Louisiana, where Black people make up roughly a third of the population, has six U.S. House of Representatives districts.
Black voters tend to support Democrat candidates. Section 2 of the Voting Rights Act bars electoral maps that would result in diluting the clout of minority voters, even absent direct proof of racist intent.
This provision gained greater significance as a bulwark against racial discrimination in voting after the Supreme Court, in a 2013 ruling authored by conservative Chief Justice John Roberts, gutted a different section of the Voting Rights Act.
If the court similarly hollows out Section 2, according to Harvard Law School Professor Nicholas Stephanopoulos, "the consequences could be very dramatic."
"States with unified Republican governments would likely try to eliminate most or all of their minority-opportunity districts, since doing so would no longer violate Section 2," said Stephanopoulos, who filed a brief defending the Voting Rights Act.
Opportunity districts are electoral districts where racial minorities have a reasonable chance to elect their preferred candidate.
The Supreme Court, which has a 6-3 conservative majority, is expected to rule by the end of June. A decision striking down Section 2 could help Republicans gain as many as 19 additional seats in the U.S. House and reduce minority membership in Congress, according to a report by Democratic-affiliated advocacy groups Fair Fight Action and Black Voters Matter Fund. Republicans currently hold a slim majority in the House.

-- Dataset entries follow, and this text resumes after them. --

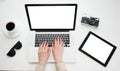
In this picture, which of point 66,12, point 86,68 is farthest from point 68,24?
point 86,68

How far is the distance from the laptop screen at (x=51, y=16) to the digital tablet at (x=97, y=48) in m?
0.12

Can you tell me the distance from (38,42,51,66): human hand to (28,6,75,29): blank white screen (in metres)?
0.11

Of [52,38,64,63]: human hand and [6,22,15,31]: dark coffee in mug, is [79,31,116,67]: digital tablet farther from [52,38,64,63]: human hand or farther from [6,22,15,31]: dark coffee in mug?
[6,22,15,31]: dark coffee in mug

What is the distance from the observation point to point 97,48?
107 centimetres

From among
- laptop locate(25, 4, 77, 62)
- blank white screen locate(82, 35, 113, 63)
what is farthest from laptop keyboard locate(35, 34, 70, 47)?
blank white screen locate(82, 35, 113, 63)

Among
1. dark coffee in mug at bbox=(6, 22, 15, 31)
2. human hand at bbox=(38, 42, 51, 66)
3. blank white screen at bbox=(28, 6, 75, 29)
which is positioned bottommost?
human hand at bbox=(38, 42, 51, 66)

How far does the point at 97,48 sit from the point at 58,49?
0.22m

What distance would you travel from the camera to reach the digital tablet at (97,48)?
1038 mm

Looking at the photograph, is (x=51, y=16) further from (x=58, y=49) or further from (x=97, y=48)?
(x=97, y=48)

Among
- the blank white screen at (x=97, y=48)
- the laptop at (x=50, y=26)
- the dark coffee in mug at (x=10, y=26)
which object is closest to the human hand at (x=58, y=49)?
the laptop at (x=50, y=26)

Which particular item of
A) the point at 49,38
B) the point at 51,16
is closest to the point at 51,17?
the point at 51,16

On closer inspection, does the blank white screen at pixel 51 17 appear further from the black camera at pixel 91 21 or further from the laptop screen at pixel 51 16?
the black camera at pixel 91 21

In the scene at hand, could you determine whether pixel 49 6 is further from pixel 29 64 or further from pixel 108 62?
pixel 108 62

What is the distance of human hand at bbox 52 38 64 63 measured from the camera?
3.37ft
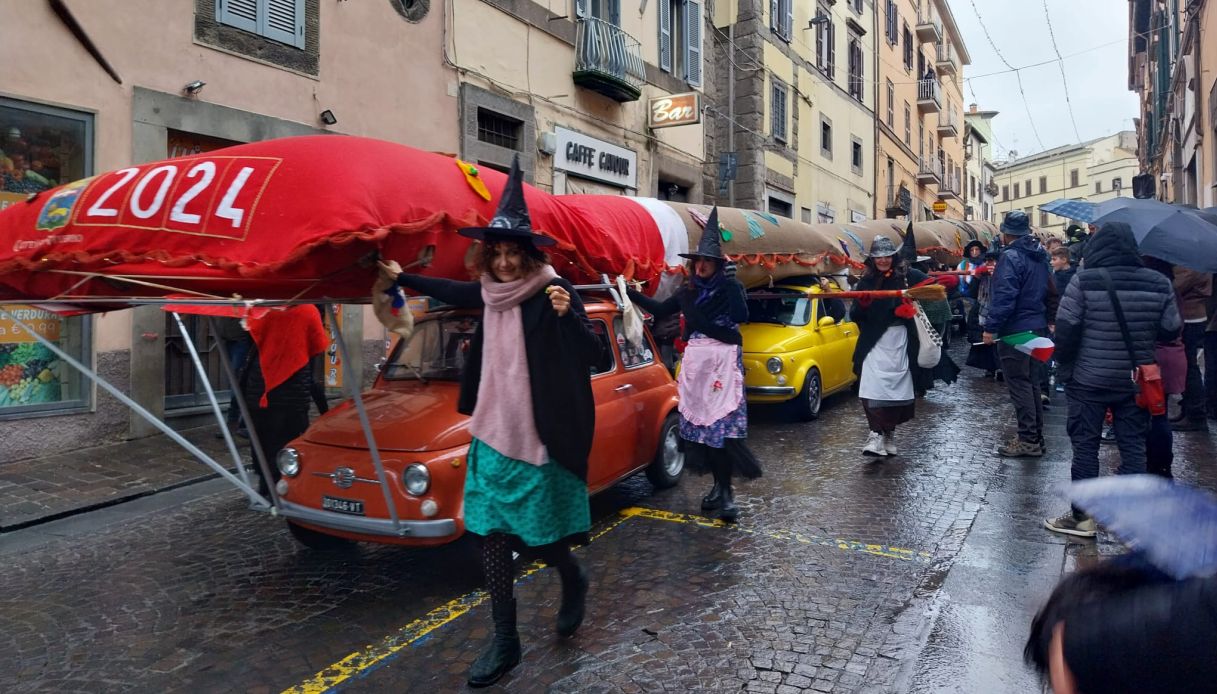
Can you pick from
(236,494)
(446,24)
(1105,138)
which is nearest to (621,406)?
(236,494)

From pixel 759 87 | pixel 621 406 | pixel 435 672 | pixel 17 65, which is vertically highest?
pixel 759 87

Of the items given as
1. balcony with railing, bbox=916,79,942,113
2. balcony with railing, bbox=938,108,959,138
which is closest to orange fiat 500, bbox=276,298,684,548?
balcony with railing, bbox=916,79,942,113

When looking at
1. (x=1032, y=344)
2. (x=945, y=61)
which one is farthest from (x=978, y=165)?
(x=1032, y=344)

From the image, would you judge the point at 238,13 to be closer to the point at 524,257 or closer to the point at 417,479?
the point at 417,479

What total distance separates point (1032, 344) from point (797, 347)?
8.51 feet

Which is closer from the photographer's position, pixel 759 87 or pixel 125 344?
pixel 125 344

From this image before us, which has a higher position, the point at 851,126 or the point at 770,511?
the point at 851,126

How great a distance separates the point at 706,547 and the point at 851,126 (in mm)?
25442

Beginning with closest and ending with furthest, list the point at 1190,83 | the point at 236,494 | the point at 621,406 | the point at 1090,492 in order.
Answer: the point at 1090,492
the point at 621,406
the point at 236,494
the point at 1190,83

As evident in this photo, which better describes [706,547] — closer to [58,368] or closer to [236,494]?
[236,494]

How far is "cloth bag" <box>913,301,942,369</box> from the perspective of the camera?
6.98 meters

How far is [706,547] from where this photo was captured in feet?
16.6

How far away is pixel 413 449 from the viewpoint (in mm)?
4332

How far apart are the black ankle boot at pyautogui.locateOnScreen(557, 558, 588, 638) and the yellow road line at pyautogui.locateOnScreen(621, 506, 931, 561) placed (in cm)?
184
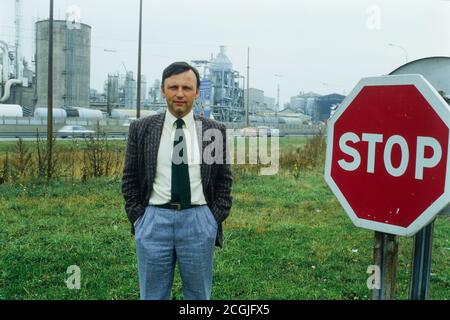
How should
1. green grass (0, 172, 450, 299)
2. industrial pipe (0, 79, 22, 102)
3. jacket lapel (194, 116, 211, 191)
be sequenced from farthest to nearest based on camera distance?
industrial pipe (0, 79, 22, 102)
green grass (0, 172, 450, 299)
jacket lapel (194, 116, 211, 191)

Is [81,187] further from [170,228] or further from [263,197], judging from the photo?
[170,228]

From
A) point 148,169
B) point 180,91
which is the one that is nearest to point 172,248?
point 148,169

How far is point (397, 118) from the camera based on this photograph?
117 cm

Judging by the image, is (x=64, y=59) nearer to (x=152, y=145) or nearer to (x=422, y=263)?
(x=152, y=145)

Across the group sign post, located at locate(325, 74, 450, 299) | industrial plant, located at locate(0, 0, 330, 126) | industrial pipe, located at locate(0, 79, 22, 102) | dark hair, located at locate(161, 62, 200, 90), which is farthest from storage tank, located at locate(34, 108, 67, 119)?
sign post, located at locate(325, 74, 450, 299)

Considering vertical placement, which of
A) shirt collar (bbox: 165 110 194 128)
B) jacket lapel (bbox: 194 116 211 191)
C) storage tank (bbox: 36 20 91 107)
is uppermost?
storage tank (bbox: 36 20 91 107)

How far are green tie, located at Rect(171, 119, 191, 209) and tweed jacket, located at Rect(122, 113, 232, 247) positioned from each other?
0.08 meters

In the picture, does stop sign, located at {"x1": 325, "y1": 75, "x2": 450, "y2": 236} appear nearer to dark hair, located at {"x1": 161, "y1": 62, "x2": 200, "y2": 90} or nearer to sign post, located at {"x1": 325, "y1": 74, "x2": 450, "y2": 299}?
sign post, located at {"x1": 325, "y1": 74, "x2": 450, "y2": 299}

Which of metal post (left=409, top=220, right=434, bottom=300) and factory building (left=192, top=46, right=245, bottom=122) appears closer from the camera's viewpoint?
metal post (left=409, top=220, right=434, bottom=300)

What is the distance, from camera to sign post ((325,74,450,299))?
112 centimetres

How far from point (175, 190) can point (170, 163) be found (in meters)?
0.13

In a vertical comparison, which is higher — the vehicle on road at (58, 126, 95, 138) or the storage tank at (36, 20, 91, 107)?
the storage tank at (36, 20, 91, 107)

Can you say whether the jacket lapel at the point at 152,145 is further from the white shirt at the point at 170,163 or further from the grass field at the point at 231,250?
the grass field at the point at 231,250
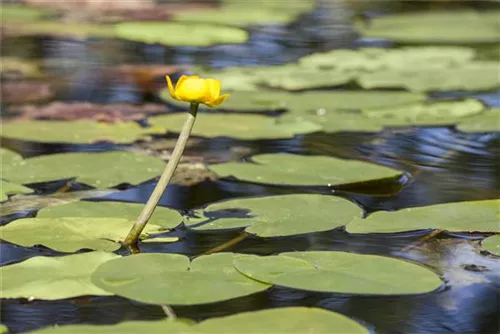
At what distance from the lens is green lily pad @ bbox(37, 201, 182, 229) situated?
4.85 feet

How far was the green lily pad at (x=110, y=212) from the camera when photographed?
1479 mm

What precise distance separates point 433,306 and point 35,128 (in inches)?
46.1

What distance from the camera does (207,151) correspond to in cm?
202

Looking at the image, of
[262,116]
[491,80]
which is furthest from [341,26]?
[262,116]

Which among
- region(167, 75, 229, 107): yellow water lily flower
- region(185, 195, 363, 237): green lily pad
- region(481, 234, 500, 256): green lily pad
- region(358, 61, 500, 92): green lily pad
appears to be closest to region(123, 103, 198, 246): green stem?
region(167, 75, 229, 107): yellow water lily flower

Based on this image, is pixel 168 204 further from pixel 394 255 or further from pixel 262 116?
pixel 262 116

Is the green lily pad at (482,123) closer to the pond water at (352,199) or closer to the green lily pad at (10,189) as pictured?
the pond water at (352,199)

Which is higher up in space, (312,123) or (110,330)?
(312,123)

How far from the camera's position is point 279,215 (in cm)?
151

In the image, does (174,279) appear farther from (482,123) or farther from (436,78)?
(436,78)

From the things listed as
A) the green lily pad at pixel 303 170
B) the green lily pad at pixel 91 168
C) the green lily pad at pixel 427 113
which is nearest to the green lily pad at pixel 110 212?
the green lily pad at pixel 91 168

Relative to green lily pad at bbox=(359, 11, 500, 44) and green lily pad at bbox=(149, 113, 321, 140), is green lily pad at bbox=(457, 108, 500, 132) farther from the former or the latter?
green lily pad at bbox=(359, 11, 500, 44)

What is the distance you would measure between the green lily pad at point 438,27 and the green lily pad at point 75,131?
62.4 inches

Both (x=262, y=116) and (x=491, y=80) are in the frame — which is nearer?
(x=262, y=116)
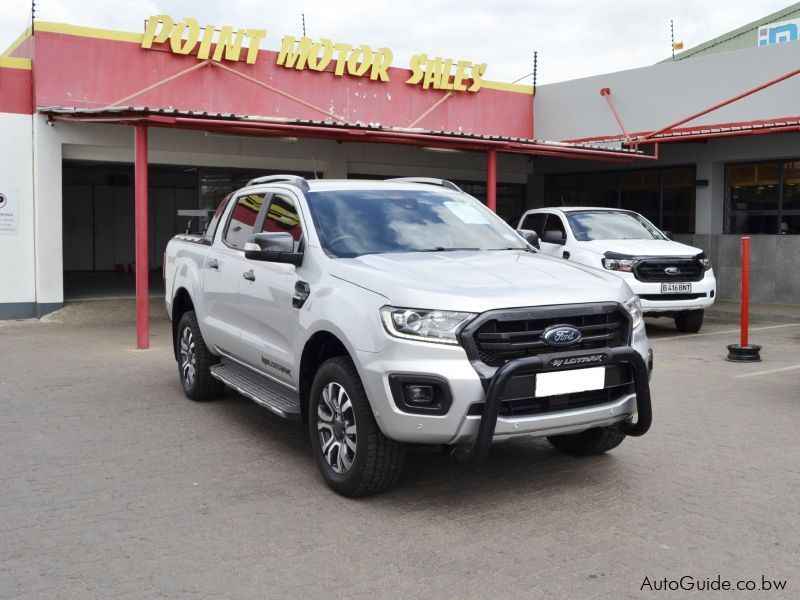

In a process called redistricting, the boundaries of legislative districts across the United States are reconfigured every decade to reflect population changes as measured by the national census. Redistricting typically is carried out by state legislatures.
After Louisiana's Republican-controlled legislature adopted a map that included just one Black-majority district following the 2020 census, a group of Black Louisiana voters sued. U.S. District Judge Shelly Dick in 2022 ruled in favor of the plaintiffs, deciding that the map likely harmed Black voters in violation of Section 2.
In response, the state legislature created a second Black-majority district in a redrawn map that it approved in January 2024. But this map prompted a new lawsuit by 12 Louisiana voters who described themselves in court papers as "non-African American."
They argued that the second Black-majority district unlawfully reduced the influence of non-Black voters like them. White people make up a majority of Louisiana's population.
A three-judge panel ruled 2-1 in April 2024 that the map relied too heavily on race in violation of the equal protection principle, prompting the appeal to the Supreme Court.
The Supreme Court will hear arguments for the second time this year in the case. It also did so in March but then in June sidestepped a decision and ordered another round of arguments.
The state initially had appealed the three-judge panel's ruling and argued in March on the same side as the Black voters. But it has now changed its stance and is urging the justices to forbid race-conscious map-drawing altogether.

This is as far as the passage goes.